Toosa was drawing in great, sighing lungsful of the heavy and pungently acrid smoke. Then he settled back on his haunches, and to the amazement of even the trader, he spoke—in English![1]
“You—want—find—out—man called Mort Beech,” Toosa chanted in a halting, but deep, voice.
“Yes,” said Tom with a little shiver of inherited superstition, even though he knew there was more fuss than truth in the witchcraft part, even though the English was amazing. “Yes, sir!”
“Man is Colon—or Porto Bell’—look for in Porto Bell’——”
“Porto Bello, eh?” said Bill.
“Porto Bell’. Yes. Now——”
There was a commotion at the doorway. Henry Morgan had crept up to see what was so mysteriously transpiring in the hut, and as the two guards had no instructions concerning him and did not dare to interrupt their chief, Henry had listened, had caught the whole message.
While Bill leaped up and Tom caught his feet under him swiftly, Henry strode into the hut, kicking over the calabash, into which Toosa had been staring after he inhaled the smoke.

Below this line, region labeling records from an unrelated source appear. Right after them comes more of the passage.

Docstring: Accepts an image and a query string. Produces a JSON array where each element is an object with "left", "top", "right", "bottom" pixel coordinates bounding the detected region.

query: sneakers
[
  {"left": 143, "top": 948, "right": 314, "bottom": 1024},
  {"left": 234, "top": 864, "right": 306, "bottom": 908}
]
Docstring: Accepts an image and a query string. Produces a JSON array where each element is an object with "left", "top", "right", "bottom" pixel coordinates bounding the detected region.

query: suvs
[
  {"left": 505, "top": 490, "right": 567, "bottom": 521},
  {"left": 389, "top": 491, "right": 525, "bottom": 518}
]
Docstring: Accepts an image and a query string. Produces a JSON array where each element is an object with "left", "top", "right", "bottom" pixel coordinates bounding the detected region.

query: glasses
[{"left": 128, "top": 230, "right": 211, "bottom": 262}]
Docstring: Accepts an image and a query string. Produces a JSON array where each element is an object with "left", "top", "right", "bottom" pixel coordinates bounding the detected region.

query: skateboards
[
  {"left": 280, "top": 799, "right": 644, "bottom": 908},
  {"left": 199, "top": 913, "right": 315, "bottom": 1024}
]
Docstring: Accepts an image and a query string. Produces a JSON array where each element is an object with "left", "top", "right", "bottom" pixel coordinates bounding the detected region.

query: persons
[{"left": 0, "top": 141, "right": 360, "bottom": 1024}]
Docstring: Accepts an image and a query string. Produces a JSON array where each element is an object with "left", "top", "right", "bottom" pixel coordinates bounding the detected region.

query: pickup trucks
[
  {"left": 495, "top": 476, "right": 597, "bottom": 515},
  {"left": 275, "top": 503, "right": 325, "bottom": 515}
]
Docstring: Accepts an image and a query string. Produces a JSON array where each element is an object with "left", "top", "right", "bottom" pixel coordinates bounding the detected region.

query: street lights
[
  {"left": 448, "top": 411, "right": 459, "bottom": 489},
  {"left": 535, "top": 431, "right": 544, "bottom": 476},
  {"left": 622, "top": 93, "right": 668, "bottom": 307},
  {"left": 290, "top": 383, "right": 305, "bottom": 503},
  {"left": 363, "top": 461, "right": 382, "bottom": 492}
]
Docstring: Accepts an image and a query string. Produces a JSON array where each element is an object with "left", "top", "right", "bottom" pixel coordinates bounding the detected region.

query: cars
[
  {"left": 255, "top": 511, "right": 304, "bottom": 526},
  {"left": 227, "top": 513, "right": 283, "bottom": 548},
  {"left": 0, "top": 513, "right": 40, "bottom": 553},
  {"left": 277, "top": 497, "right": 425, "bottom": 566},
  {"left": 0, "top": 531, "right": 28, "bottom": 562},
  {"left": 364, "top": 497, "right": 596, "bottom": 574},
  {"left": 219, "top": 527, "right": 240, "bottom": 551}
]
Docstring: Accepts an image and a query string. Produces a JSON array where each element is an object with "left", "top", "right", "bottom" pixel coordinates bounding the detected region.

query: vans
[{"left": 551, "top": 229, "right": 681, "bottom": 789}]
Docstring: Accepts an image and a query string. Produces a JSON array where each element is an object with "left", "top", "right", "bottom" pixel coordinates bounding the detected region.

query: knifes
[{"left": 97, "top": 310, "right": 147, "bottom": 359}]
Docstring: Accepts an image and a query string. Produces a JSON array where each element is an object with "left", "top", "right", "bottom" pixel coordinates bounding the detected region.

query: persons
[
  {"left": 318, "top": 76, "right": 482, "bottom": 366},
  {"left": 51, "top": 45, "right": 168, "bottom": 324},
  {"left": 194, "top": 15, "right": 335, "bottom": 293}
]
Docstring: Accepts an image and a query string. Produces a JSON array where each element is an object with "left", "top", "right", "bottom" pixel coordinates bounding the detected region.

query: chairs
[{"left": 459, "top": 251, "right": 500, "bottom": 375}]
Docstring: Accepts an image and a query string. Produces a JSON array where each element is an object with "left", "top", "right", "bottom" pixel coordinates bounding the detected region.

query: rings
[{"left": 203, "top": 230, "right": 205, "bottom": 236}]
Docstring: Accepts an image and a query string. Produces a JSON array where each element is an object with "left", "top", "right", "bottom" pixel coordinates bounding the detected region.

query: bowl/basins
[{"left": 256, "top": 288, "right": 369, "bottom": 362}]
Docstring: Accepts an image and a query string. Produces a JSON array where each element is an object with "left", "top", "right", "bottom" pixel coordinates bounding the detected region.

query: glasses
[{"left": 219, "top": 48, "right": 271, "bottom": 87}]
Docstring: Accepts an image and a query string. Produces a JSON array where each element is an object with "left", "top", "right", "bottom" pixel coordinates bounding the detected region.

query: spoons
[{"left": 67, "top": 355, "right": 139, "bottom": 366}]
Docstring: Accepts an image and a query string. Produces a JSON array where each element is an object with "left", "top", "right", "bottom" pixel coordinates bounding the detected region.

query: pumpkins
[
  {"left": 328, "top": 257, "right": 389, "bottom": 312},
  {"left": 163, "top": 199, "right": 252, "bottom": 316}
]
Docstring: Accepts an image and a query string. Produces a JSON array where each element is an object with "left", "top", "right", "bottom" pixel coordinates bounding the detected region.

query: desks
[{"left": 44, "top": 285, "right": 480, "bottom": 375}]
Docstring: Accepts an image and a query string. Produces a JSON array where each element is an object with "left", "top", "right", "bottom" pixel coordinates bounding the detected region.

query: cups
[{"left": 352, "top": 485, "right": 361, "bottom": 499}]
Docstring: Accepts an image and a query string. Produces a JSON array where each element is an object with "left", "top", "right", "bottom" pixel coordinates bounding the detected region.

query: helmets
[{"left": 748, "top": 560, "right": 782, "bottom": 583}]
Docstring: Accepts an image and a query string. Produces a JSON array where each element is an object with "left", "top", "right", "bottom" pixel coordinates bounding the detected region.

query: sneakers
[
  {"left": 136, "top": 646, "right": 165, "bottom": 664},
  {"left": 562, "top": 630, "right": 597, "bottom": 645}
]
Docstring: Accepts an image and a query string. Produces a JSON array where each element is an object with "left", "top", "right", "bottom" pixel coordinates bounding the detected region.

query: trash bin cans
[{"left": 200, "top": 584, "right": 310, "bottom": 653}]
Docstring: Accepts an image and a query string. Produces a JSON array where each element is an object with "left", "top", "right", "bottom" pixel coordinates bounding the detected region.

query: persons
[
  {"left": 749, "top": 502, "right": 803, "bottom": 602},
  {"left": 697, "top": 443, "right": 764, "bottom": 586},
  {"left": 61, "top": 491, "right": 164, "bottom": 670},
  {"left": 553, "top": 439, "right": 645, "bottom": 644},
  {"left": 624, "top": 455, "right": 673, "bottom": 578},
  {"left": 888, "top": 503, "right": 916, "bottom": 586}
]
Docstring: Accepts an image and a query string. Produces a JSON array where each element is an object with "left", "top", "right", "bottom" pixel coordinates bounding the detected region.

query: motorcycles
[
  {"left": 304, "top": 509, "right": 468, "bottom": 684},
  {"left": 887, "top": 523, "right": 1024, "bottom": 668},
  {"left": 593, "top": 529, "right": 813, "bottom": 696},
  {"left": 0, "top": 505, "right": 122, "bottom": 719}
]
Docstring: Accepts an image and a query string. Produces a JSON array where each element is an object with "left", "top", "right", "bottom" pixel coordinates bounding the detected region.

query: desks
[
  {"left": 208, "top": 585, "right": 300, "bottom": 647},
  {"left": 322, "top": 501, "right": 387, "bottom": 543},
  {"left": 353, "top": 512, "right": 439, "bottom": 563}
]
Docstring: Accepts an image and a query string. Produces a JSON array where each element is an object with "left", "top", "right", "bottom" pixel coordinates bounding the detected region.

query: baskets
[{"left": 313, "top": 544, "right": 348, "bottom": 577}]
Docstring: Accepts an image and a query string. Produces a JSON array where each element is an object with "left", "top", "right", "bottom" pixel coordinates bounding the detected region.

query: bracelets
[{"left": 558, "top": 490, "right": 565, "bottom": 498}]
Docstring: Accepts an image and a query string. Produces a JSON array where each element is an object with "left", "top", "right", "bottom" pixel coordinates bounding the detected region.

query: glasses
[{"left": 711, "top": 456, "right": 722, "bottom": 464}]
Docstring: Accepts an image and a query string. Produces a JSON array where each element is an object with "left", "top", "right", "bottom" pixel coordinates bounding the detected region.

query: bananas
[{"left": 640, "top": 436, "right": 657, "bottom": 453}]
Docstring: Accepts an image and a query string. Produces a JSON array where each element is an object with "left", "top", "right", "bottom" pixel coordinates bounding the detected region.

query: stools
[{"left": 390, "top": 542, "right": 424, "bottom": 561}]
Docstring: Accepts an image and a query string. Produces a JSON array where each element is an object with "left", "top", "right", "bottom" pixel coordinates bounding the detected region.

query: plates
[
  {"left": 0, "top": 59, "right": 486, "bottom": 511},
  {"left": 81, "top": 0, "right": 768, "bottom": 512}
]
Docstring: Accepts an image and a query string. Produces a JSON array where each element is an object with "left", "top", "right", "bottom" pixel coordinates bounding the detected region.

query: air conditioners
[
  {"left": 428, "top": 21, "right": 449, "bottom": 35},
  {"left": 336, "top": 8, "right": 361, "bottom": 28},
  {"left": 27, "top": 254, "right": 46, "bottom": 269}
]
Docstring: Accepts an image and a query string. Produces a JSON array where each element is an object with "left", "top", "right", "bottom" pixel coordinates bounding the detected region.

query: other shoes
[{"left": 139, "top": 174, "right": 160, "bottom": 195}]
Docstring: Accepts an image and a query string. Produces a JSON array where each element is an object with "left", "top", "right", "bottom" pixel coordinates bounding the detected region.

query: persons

“Porto Bello!” he shouted. “Well, that’s where Henry Morgan will find him. As for you—” he swung on his white companions, “you can follow me if you dare—but if you do, I shoot!”
He snatched up Bill’s rifle, just before Tom anticipated his move.
“I take this,” he snapped, “’cause why? Toosa has mine. Now I go in canoe. I’ll tell your friends the yellow-jack got you. They can’t pass the deadlines to find out. We’ll take the cruiser and go on. When we find Mort Beecher I’ll let them come back and hunt you up if they want to. I’ll have what I want.”
“You swine!” cried Bill, halted by the rifle in the menacing hands. “That’s how you repay——”
“That’s how I repay that kid for what he did to my—stuff!” growled Henry. Toosa made an effort to stop him as he backed toward the door, but the smoke had really taken some of Toosa’s strength, or at least he was not swift enough in his move, for Henry sidestepped and sent a cruel kick at the dark face. Toosa fell back in time to avoid it, but Henry, thrusting the peering Indians to each side, backed out and turned as Bill tugged at a revolver.
Still striving to loosen the weapon, which his excitement made more of a task than it should have been, he raced to the door, Tom at his heels. They saw Henry Morgan running, rifle under his arm, for the sandy beach, where a rushing torrent worried at the sand and bore it away in great, swirling streaks.
“He’s after a canoe,” said Tom.
Bill raised a pistol. Toosa, with a quick grip, thrust back Bill’s arm, shaking his head violently and choking.
Running a light canoe out partly into the turbulent stream, Henry reached into the beached canoe of the trader, holding their menacing approach back by a threat with the rifle, and threw some of the trader’s goods into the small canoe.
“Give me the pistol if you’re afraid to fire!” cried Buckley, the trader; but again Toosa held his arm.
They watched the canoe skip away from the bank and whirl, end for end, in an eddy. Then Henry got his paddle to working and with a derisive shout, swung his blade and straightened away, flying down the stream.
“Why wouldn’t you let us stop him?” Tom cried, angry at Toosa. He saw their companions being urged to desert by a false story, saw themselves stranded in the Indian country.
“Toosa says, ‘Rapids get him,’” Buckley translated, for Toosa now spoke curtly in his own dialect, making swift gestures. “Toosa says if the rapids don’t drag him under, as is likely, the deadline will stop him. He’ll never get through. As for you fellows—if you can put up with privations and hard climbing, I can arrange with some of my Indians to escort you over the mountains—to the capital, and from there you can easily get down to the coast and your cruiser and your friends.”